[ASSIGNED TASK 1] Revise the passage of the piece on covering the Supreme Court from "88,292. That’s the" to "of the story.", writing it out again with "January" changed to "February".
[ASSIGNED TASK 2] Carry on the piece about covering the Supreme Court, picking up after its final sentence.

[EXCERPT]
┄┄┄┄┄┄┄┄┄┄

Analysis

Covering the Court

Logging into the Supreme Court is like doing a mic check on the sound quality of India’s democracy

88,292. That’s the number of cases pending in the Supreme Court at 11am on 11 September. When I joined the Supreme Court Observer in January 2023, the number was about 78,000. But one of the many things I’ve learnt while covering the Court is that numbers only tell a part of the story. 

My first report was on the challenges to anti-conversion laws. I was only a few days into the job, scribbling notes as lawyers talked over each other and Chief Justice D.Y. Chandrachud tried to restore order. In that report, I wrote that he was “making sense of a chaotic hearing.” I soon came to think of this phrase as a job description. 

Many of the high-profile cases we covered after that—marriage equality, Article 370, Property Owners, sub-classification in reserved categories, and even Division Bench matters like the Kolkata hospital rape and, more recently, the Waqf Amendment challenges—unfolded with the same texture of chaos. Packed courtrooms. Sweeping opening statements. Sprawling arguments. Constant interjections and detours into history. 

In the initial days, my colleague Gauri helped me understand that our job was to speak clearly through the bedlam, to make the legal intricacies that were showcased (and sometimes couched) accessible to the average citizen. And to keep asking the question our Founding Editor Sudhir Krishnaswamy requests be centred in the reporting: So what? 

That question is deceptively simple. The professor and human rights lawyer Conor Gearty, who died earlier this week, wrote that the best legal writing “has a musical feel to it; the writer takes you on an exhilarating ride towards a full grasp of something previously opaque to you: no wrong turnings, no cul-de-sacs, no loose ends.” But Court hearings rarely follow that rhythm. So reporters piece together hours of oral arguments (supplemented by written pleadings), editors like my colleague Vikram distil them into coherent arcs, and fact-checkers (now Ajitesh, and previously Sushovan) point out what we’ve missed.

┄┄┄┄┄┄┄┄┄┄

[DATA EXTRACTS]
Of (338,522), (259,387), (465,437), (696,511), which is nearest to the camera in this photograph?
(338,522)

┄┄┄┄┄┄┄┄┄┄

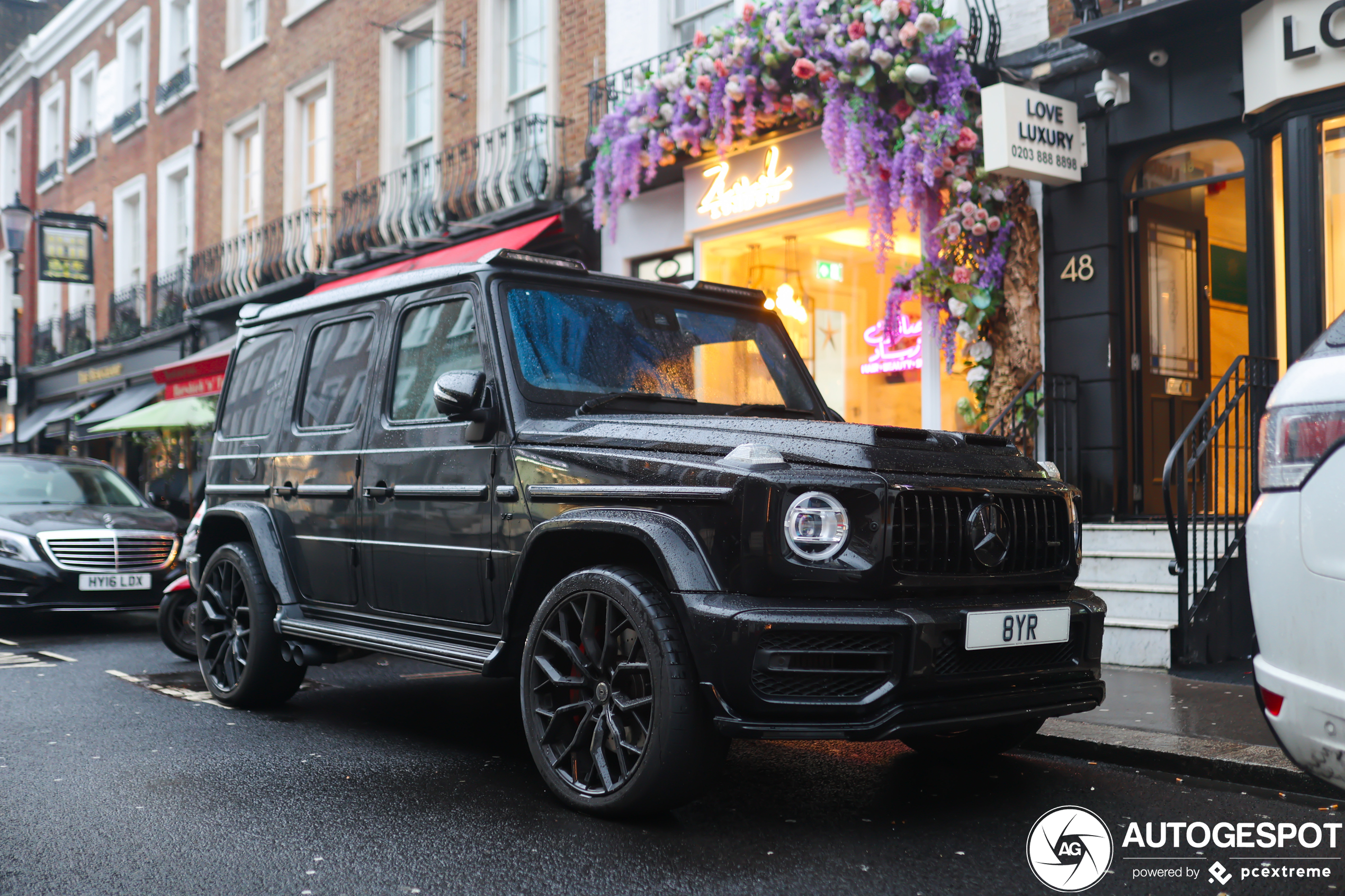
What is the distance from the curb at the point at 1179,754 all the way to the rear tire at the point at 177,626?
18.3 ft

┄┄┄┄┄┄┄┄┄┄

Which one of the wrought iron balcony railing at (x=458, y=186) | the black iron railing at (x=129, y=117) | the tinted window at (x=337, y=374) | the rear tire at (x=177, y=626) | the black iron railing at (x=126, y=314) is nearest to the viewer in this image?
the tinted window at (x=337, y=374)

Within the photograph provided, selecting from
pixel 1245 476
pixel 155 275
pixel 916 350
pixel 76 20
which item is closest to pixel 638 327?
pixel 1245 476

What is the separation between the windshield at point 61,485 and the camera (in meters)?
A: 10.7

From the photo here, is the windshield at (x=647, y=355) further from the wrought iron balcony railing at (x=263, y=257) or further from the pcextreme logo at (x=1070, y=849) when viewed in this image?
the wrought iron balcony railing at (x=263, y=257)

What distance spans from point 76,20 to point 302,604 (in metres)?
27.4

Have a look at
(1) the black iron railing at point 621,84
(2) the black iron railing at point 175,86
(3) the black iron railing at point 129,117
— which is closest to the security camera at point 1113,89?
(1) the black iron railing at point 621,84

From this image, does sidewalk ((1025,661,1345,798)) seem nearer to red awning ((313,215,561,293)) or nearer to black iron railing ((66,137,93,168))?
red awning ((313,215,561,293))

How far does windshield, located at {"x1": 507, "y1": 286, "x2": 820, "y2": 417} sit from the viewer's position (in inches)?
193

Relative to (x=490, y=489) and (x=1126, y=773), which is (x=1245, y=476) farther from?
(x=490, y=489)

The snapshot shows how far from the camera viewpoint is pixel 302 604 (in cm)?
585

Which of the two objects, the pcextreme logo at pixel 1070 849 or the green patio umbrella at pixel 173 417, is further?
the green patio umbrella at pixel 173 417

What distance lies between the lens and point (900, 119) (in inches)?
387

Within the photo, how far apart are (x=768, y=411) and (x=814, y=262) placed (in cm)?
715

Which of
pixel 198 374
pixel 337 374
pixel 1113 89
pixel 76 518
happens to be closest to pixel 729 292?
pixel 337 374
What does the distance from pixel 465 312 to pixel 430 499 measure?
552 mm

┄┄┄┄┄┄┄┄┄┄

[TASK RESULT 1]
88,292. That’s the number of cases pending in the Supreme Court at 11am on 11 September. When I joined the Supreme Court Observer in February 2023, the number was about 78,000. But one of the many things I’ve learnt while covering the Court is that numbers only tell a part of the story.

[TASK RESULT 2]
Sometimes, especially on themes we’re personally invested in, we’re left wondering just what the brouhaha in Court amounted to. The marriage equality verdict disappointed sexual minorities by stopping short of recognising their right to marry; the much-discussed pan-India protocol for doctor safety is yet to see the light of day; the promise of restoring Jammu and Kashmir’s statehood, made in the course of the Article 370 hearings, remains unfulfilled. 

It is easy to be frustrated by this pattern of grand pronouncements followed by incremental or no change. Cleaner victories and sharper defeats are simpler to capture in a headline. But change in a constitutional court rarely feels like an earthquake. It looks like erosion, noticed only if you return to the landscape years later. Often, I arrived at these moments of epiphany while reading the work of my senior colleague V. Venkatesan, who has, among other things, written this account of every Presidential Reference since 1950.  

On the occasion of the 79th Independence Day last month, my colleague Advay wrote that sometimes “we marvel at how far we’ve come; at others, we wonder how we’ve remained stuck in the patterns and preoccupations of the past.” All the contestations, allegations, repetitions in Court—now, in my more charitable moments (read: when I don’t have a 9pm filing deadline), I’ve come to see these as the buzz of democracy at work. 

The Court, like India, is inexhaustible. In the coming weeks, it will decide whether to stay the 2025 Waqf Amendment Act, pronounce an advisory opinion on the Governor’s powers before CJI Gavai’s impending retirement (my colleague Namrata’s reporting on the case is a must-read) and, hopefully, weigh in conclusively on Bihar’s contentious electoral revision process

The SCO team will continue to report and provide context on these matters, and more. After all, to understand just how India negotiates with itself on grand matters of justice, power and change, there’s nothing quite like the Supreme Court beat.